(Input data):
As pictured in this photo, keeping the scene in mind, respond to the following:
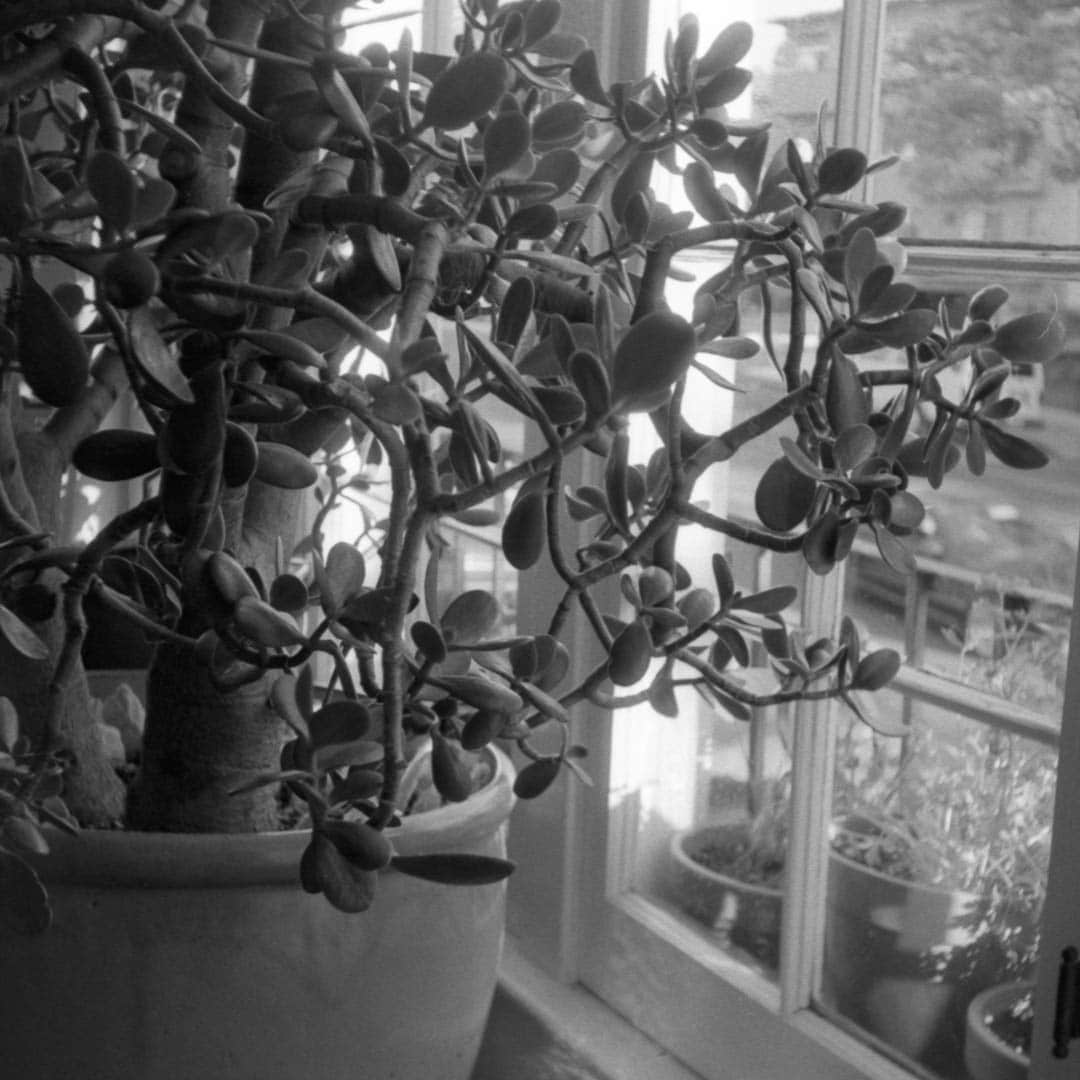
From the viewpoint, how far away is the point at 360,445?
873 mm

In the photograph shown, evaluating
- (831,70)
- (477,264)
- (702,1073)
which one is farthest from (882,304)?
(702,1073)

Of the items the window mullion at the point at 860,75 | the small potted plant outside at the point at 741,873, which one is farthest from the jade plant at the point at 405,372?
the small potted plant outside at the point at 741,873

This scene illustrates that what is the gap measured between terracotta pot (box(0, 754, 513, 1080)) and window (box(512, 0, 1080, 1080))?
345mm

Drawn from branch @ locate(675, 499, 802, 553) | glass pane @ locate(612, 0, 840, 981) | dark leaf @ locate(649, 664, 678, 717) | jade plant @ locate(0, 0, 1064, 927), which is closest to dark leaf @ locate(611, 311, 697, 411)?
jade plant @ locate(0, 0, 1064, 927)

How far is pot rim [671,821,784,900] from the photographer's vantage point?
1.15 m

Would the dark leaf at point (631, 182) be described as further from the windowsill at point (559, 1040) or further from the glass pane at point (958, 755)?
the windowsill at point (559, 1040)

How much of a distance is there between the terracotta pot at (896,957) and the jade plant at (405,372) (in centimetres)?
35

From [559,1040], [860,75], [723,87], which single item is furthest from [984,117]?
[559,1040]

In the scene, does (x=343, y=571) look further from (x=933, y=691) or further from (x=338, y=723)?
(x=933, y=691)

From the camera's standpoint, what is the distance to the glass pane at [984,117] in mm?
849

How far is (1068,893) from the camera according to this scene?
2.65 feet

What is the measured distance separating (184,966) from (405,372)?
39 cm

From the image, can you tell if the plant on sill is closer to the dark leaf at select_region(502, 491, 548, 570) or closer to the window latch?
the window latch

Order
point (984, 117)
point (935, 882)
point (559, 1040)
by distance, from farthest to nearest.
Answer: point (559, 1040)
point (935, 882)
point (984, 117)
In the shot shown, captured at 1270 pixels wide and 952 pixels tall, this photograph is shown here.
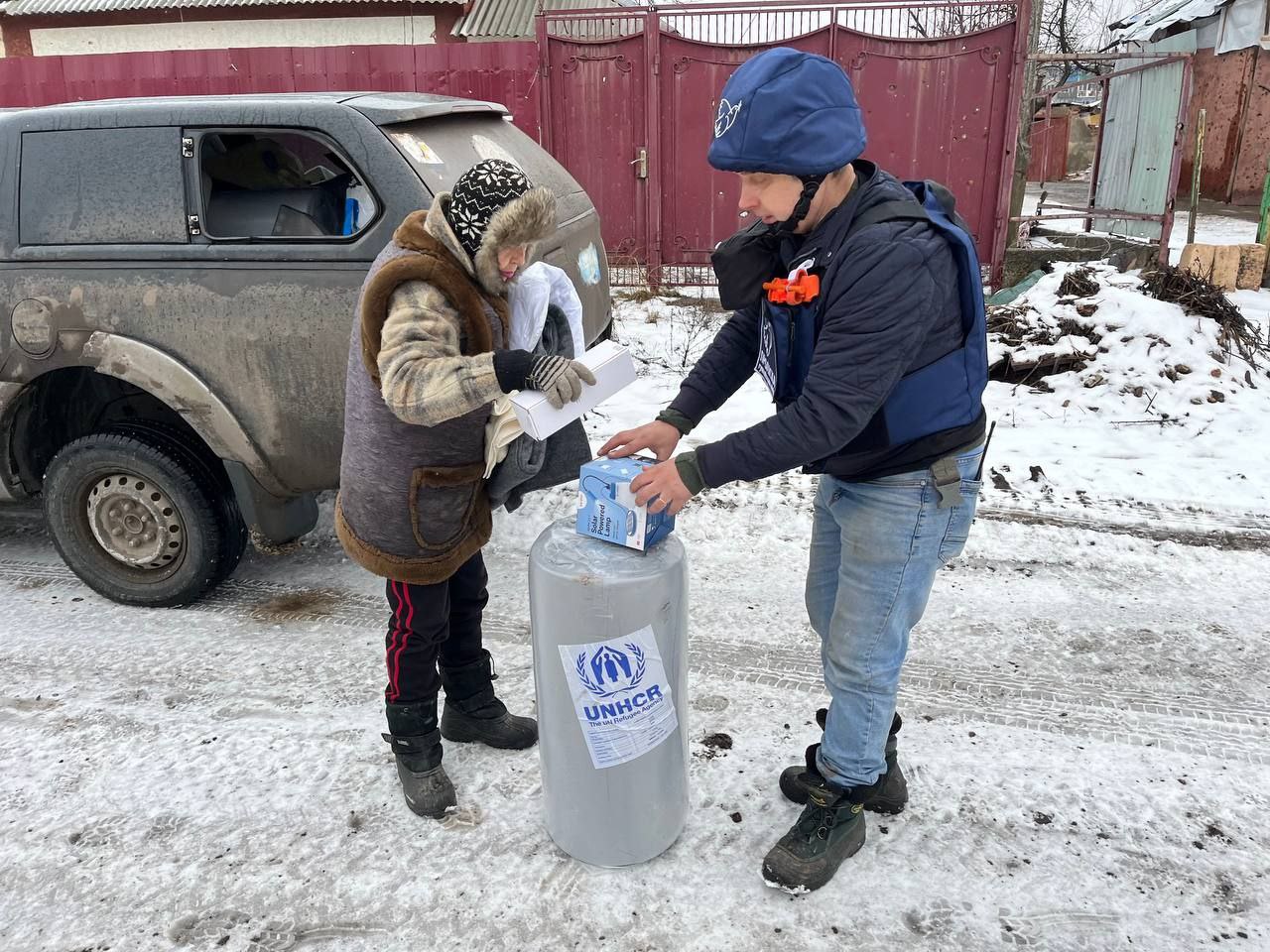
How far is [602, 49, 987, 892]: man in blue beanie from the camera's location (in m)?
1.88

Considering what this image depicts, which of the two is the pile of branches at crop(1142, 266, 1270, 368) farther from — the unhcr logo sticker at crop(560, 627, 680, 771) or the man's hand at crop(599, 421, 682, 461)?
the unhcr logo sticker at crop(560, 627, 680, 771)

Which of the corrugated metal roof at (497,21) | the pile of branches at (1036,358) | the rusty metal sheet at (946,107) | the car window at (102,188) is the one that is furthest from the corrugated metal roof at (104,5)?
the car window at (102,188)

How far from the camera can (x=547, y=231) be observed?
2203 mm

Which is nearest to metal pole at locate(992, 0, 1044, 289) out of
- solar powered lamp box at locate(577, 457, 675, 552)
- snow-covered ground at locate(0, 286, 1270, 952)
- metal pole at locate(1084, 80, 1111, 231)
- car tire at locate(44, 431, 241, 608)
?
metal pole at locate(1084, 80, 1111, 231)

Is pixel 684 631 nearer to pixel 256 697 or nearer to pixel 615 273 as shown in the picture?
pixel 256 697

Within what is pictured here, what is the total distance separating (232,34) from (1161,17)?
20.1 m

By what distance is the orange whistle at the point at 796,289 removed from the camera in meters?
1.98

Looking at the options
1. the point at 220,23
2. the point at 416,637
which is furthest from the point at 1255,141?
the point at 416,637

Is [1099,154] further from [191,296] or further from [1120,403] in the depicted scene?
[191,296]

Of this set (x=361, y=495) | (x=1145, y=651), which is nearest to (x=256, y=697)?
(x=361, y=495)

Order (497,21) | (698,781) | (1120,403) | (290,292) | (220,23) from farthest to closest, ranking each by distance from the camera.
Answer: (220,23) < (497,21) < (1120,403) < (290,292) < (698,781)

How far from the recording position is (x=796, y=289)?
200 cm

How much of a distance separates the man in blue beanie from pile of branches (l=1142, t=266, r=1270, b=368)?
16.6ft

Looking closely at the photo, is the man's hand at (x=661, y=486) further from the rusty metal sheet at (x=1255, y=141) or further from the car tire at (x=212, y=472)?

(What the exercise asks): Put every line of the entries above into a JSON list of strings, one string per line, skipping blank lines. Leave out the picture lines.

(Answer to the problem):
[
  "As pictured in this photo, keeping the scene in mind, respond to the following:",
  "From the viewpoint, how far away is the point at 360,445?",
  "873 mm",
  "In the photograph shown, evaluating",
  "- (831,70)",
  "- (477,264)",
  "- (702,1073)",
  "which one is farthest from (882,304)?",
  "(702,1073)",
  "Of the items the window mullion at the point at 860,75 | the small potted plant outside at the point at 741,873, which one is farthest from the jade plant at the point at 405,372?",
  "the small potted plant outside at the point at 741,873",
  "This scene illustrates that what is the gap measured between terracotta pot (box(0, 754, 513, 1080)) and window (box(512, 0, 1080, 1080))?",
  "345mm",
  "Drawn from branch @ locate(675, 499, 802, 553) | glass pane @ locate(612, 0, 840, 981) | dark leaf @ locate(649, 664, 678, 717) | jade plant @ locate(0, 0, 1064, 927), which is closest to dark leaf @ locate(611, 311, 697, 411)?",
  "jade plant @ locate(0, 0, 1064, 927)",
  "How far is pot rim [671,821,784,900] from the photographer's vantage point?",
  "1.15 m",
  "Would the dark leaf at point (631, 182) be described as further from the windowsill at point (559, 1040) or further from the glass pane at point (958, 755)?",
  "the windowsill at point (559, 1040)",
  "How much of a distance is there between the terracotta pot at (896,957) and the jade plant at (405,372) (in centimetres)?",
  "35",
  "From [559,1040], [860,75], [723,87], which single item is furthest from [984,117]?",
  "[559,1040]",
  "In the scene, does (x=343, y=571) look further from (x=933, y=691) or further from (x=338, y=723)?",
  "(x=933, y=691)",
  "From the camera's standpoint, what is the distance to the glass pane at [984,117] in mm?",
  "849",
  "How far is (1068,893) from the camera according to this scene?",
  "2.65 feet",
  "What is the measured distance separating (184,966) from (405,372)?",
  "39 cm",
  "From the image, can you tell if the plant on sill is closer to the dark leaf at select_region(502, 491, 548, 570) or closer to the window latch?",
  "the window latch",
  "Order",
  "point (984, 117)",
  "point (935, 882)",
  "point (559, 1040)",
  "by distance, from farthest to nearest.",
  "Answer: point (559, 1040)",
  "point (935, 882)",
  "point (984, 117)",
  "In the shot shown, captured at 1270 pixels wide and 952 pixels tall, this photograph is shown here.",
  "How far is [602, 49, 987, 892]: man in blue beanie from the camera's location (in m)?",
  "1.88",
  "Considering what this image depicts, which of the two is the pile of branches at crop(1142, 266, 1270, 368) farther from — the unhcr logo sticker at crop(560, 627, 680, 771) or the man's hand at crop(599, 421, 682, 461)?",
  "the unhcr logo sticker at crop(560, 627, 680, 771)",
  "Which of the corrugated metal roof at (497,21) | the pile of branches at (1036,358) | the rusty metal sheet at (946,107) | the car window at (102,188) is the one that is furthest from the corrugated metal roof at (104,5)?",
  "the car window at (102,188)",
  "How far from the camera can (x=547, y=231) be observed?",
  "2203 mm",
  "Which is nearest to metal pole at locate(992, 0, 1044, 289) out of",
  "- solar powered lamp box at locate(577, 457, 675, 552)",
  "- snow-covered ground at locate(0, 286, 1270, 952)",
  "- metal pole at locate(1084, 80, 1111, 231)",
  "- car tire at locate(44, 431, 241, 608)",
  "?",
  "metal pole at locate(1084, 80, 1111, 231)",
  "Is pixel 684 631 nearer to pixel 256 697 or nearer to pixel 615 273 as shown in the picture?",
  "pixel 256 697",
  "Within what is pictured here, what is the total distance separating (232,34) from (1161,17)?",
  "20.1 m",
  "By what distance is the orange whistle at the point at 796,289 removed from the camera in meters?",
  "1.98",
  "Looking at the options",
  "1. the point at 220,23",
  "2. the point at 416,637",
  "which is furthest from the point at 1255,141?",
  "the point at 416,637",
  "Is [1099,154] further from [191,296] or further from [1120,403] in the depicted scene?",
  "[191,296]",
  "Of this set (x=361, y=495) | (x=1145, y=651), which is nearest to (x=256, y=697)?",
  "(x=361, y=495)",
  "Order (497,21) | (698,781) | (1120,403) | (290,292) | (220,23) from farthest to closest, ranking each by distance from the camera.",
  "Answer: (220,23) < (497,21) < (1120,403) < (290,292) < (698,781)",
  "How far from the recording position is (x=796, y=289)?",
  "200 cm",
  "How much of a distance separates the man in blue beanie from pile of branches (l=1142, t=266, r=1270, b=368)?",
  "16.6ft",
  "Looking closely at the photo, is the man's hand at (x=661, y=486) further from the rusty metal sheet at (x=1255, y=141) or further from the car tire at (x=212, y=472)?"
]